I suppose the first Christmas I remember, was when I was very small and at that time living at 13, Exwick Hill. It was a very small dark house but I remember it being warm and cosy as it had a big black leaded stove in the main room and I am not sure if at that time we had electricity but in my mind I get the impression of soft lighting as you would get from an oil lamp, there would be no sign of Christmas preparations leading up to the day as there is today but there was great excitement about the arrival of Father Christmas.
We were not rich and like everyone at that time there was a fear of getting into debt so presents would be simple and decorations were things like paper chains, holly and mistletoe. On Christmas Eve I would be put to bed early, and sometime in the night a pillow slip with presents in would be put at the foot of the bed, and when I got up there would be the tree in the corner of the living room all lit up not with fairy lights but with
small candles which were in holders attached to something like a small bulldog clip, when I think now how dangerous that could have been, I shudder. I was very small then so memories are vague but I do remember the feeling of warmth and love.
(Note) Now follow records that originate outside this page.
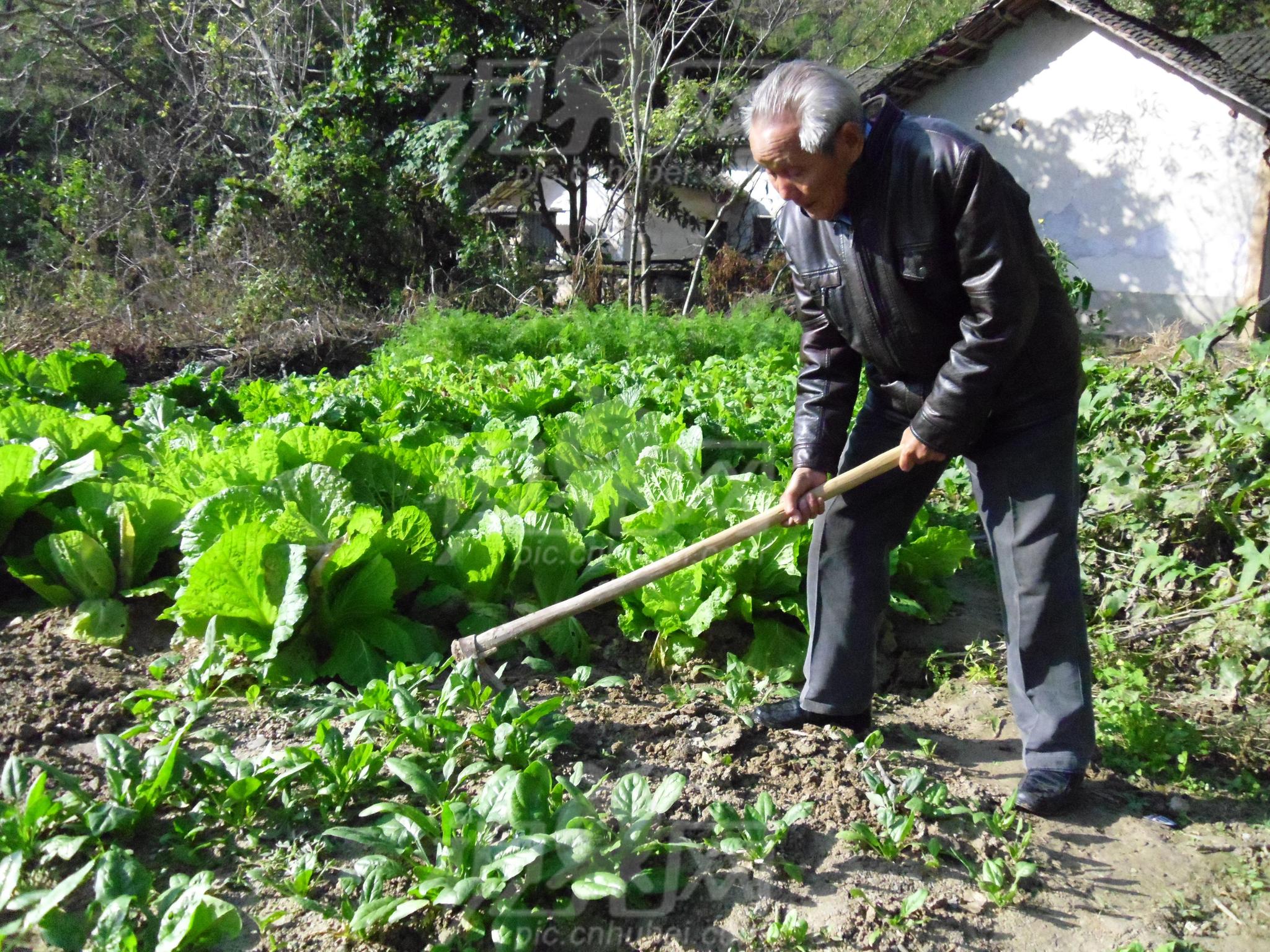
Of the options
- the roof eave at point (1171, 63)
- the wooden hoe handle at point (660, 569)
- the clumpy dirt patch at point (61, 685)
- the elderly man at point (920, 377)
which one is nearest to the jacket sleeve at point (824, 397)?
the elderly man at point (920, 377)

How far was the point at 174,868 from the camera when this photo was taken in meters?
2.27

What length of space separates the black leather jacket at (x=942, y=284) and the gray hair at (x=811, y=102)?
12 centimetres

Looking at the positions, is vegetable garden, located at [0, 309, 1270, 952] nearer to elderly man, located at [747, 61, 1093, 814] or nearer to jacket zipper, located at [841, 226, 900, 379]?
elderly man, located at [747, 61, 1093, 814]

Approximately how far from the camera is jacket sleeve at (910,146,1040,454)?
227cm

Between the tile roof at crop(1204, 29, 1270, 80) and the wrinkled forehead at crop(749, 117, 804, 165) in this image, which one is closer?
the wrinkled forehead at crop(749, 117, 804, 165)

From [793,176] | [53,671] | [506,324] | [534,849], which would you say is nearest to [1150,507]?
[793,176]

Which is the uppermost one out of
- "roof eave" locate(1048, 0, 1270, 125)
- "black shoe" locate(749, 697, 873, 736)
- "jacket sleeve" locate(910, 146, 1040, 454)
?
"roof eave" locate(1048, 0, 1270, 125)

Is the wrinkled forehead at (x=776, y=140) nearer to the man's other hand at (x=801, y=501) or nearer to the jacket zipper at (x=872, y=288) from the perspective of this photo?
the jacket zipper at (x=872, y=288)

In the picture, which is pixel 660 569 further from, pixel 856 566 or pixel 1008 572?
pixel 1008 572

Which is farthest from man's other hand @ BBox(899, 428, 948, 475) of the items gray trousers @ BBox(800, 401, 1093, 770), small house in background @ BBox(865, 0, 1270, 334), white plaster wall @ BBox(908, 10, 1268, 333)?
small house in background @ BBox(865, 0, 1270, 334)

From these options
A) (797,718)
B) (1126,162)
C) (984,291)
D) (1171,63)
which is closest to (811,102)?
(984,291)

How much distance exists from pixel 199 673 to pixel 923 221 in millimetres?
2297

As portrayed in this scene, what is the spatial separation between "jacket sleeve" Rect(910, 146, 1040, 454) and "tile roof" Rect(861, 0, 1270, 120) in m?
16.1

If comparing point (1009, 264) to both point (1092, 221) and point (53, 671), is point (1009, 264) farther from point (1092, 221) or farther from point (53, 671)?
point (1092, 221)
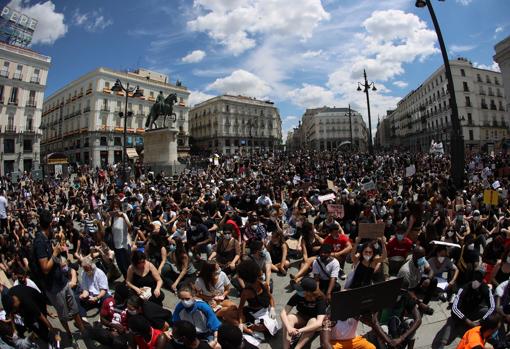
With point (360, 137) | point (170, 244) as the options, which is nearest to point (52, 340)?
point (170, 244)

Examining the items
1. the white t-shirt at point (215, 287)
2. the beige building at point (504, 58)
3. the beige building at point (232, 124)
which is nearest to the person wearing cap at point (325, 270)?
the white t-shirt at point (215, 287)

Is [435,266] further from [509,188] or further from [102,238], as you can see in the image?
[509,188]

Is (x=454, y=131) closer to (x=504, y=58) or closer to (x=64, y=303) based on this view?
(x=64, y=303)

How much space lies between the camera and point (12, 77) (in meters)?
44.2

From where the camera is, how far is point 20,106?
45156 millimetres

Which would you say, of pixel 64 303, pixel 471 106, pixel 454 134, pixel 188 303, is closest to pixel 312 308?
pixel 188 303

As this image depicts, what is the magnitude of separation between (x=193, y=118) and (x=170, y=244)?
87302mm

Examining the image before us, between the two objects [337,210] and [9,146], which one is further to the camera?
[9,146]

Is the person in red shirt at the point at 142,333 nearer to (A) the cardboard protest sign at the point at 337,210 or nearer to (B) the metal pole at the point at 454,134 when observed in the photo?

Sometime during the festive season there would also be a visit to Fairyland at Waltons Department Store, and a walk round the town to view the Christmas windows and debate which ones were best. As I got older, of course I was old enough to be involved in the preparations , we had by this time moved to the house in St Andrews Road, it was a bit bigger than the other one but at that time there was still a range for cooking in the living room. There was a kitchen or rather a scullery with a sink and running water and a very large copper for boiling the washing.
On Christmas Eve my Father would take me up to the woods along Mill Road, we had to go through Mr Downes farmyard to reach them and there we would dig up a suitable tree to take home to decorate. When it was finished with, it could then be planted again, the decorations were as now, tinsel, glass ornaments, and paper and always a star or fairy on top. Paper chains and the greenery picked from the hedges decorated the room.
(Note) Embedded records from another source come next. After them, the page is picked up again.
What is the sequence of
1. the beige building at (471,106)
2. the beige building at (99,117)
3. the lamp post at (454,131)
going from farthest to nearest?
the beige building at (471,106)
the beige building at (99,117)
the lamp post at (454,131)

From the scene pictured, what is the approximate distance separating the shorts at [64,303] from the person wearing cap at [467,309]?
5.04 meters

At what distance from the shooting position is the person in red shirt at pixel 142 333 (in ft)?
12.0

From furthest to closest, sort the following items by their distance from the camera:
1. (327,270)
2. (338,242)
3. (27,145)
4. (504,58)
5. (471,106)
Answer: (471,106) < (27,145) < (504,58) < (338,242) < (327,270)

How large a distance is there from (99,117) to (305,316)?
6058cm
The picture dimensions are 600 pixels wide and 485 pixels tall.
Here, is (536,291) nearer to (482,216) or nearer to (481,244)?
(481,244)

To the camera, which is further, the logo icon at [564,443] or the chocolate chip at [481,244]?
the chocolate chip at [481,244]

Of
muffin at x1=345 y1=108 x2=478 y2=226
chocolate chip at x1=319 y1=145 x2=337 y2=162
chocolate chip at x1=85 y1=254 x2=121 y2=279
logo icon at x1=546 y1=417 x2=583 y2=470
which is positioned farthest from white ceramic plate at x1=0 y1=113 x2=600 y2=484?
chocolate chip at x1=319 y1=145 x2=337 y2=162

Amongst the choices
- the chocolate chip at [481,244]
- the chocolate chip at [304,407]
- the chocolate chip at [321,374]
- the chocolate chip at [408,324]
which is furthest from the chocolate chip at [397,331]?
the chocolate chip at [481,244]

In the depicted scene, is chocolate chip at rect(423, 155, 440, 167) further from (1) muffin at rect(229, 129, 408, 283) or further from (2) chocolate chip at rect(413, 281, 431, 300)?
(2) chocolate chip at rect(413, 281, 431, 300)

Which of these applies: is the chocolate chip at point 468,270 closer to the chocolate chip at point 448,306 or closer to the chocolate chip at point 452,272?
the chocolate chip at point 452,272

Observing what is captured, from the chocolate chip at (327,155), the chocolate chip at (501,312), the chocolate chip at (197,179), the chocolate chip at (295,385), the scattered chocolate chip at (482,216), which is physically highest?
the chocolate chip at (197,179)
Entertainment was from the radio, or we played table games. And we all had to stop and listen to the Kings Christmas Day Broadcast.
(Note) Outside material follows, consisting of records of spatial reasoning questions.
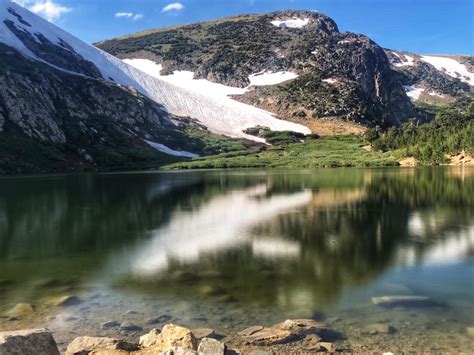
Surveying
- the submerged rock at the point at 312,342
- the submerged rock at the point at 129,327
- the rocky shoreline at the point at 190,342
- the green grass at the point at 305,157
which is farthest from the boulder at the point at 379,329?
the green grass at the point at 305,157

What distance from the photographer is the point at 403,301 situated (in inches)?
536

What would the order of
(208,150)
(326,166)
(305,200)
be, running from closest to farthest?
(305,200) → (326,166) → (208,150)

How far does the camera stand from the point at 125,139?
154250 millimetres

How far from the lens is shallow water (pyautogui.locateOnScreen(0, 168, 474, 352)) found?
12523 millimetres

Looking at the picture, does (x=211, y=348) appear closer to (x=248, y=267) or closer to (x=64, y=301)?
(x=64, y=301)

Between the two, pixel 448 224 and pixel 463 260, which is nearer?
pixel 463 260

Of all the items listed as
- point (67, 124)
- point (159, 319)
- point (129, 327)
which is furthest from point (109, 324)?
point (67, 124)

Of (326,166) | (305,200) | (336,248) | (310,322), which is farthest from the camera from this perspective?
(326,166)

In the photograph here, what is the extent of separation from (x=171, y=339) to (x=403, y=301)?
7842 millimetres

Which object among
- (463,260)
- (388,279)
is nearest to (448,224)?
(463,260)

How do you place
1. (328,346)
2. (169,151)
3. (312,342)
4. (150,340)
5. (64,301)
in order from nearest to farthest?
(150,340)
(328,346)
(312,342)
(64,301)
(169,151)

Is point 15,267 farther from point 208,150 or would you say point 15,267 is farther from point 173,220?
point 208,150

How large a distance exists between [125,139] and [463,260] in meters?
145

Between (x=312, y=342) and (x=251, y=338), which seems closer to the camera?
(x=312, y=342)
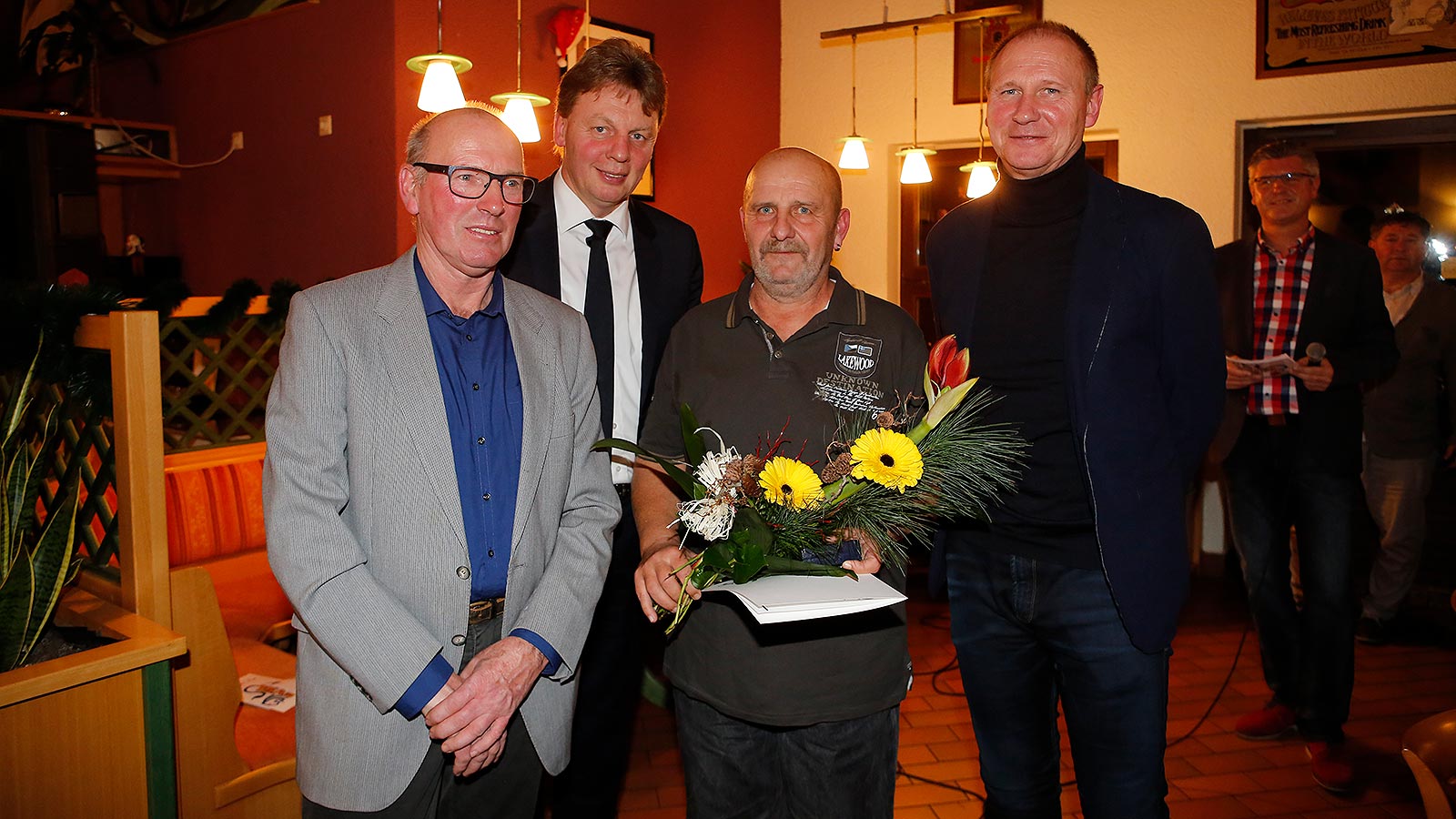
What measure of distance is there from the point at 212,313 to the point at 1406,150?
5537 millimetres

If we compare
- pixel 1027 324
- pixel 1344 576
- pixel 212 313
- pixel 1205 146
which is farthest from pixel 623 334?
pixel 1205 146

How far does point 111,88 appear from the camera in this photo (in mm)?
7742

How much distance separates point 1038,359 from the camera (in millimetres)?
1894

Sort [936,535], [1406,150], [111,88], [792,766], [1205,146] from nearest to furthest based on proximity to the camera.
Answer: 1. [792,766]
2. [936,535]
3. [1406,150]
4. [1205,146]
5. [111,88]

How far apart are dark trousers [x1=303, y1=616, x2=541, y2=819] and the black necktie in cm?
74

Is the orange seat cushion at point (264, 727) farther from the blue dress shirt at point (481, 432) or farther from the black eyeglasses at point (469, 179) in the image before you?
the black eyeglasses at point (469, 179)

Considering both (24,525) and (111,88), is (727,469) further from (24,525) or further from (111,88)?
(111,88)

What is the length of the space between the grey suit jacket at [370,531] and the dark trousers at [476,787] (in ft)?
0.11

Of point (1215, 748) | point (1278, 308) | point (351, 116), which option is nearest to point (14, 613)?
point (1215, 748)

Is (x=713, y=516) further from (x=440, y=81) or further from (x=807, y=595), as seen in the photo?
(x=440, y=81)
Of course during the war things were a bit different, as food and clothes were rationed but I suppose having a father who worked on a farm made some things a bit easier as there was always, vegetables rabbit, milk and cream and apples saved from harvest and my mother was a good cook and knew how to use the rations to advantage.
Church was the most important aspect at this time with its crib, most of the people here went to church and the religious festivals were well attended.
There were a lot of hand made gifts at this time - knitted socks and gloves, tea and egg cosies, embroidered hankies etc. All put in a pillowcase with any other little treats saved from the sweet ration, and despite restrictions most people made the best of the special day.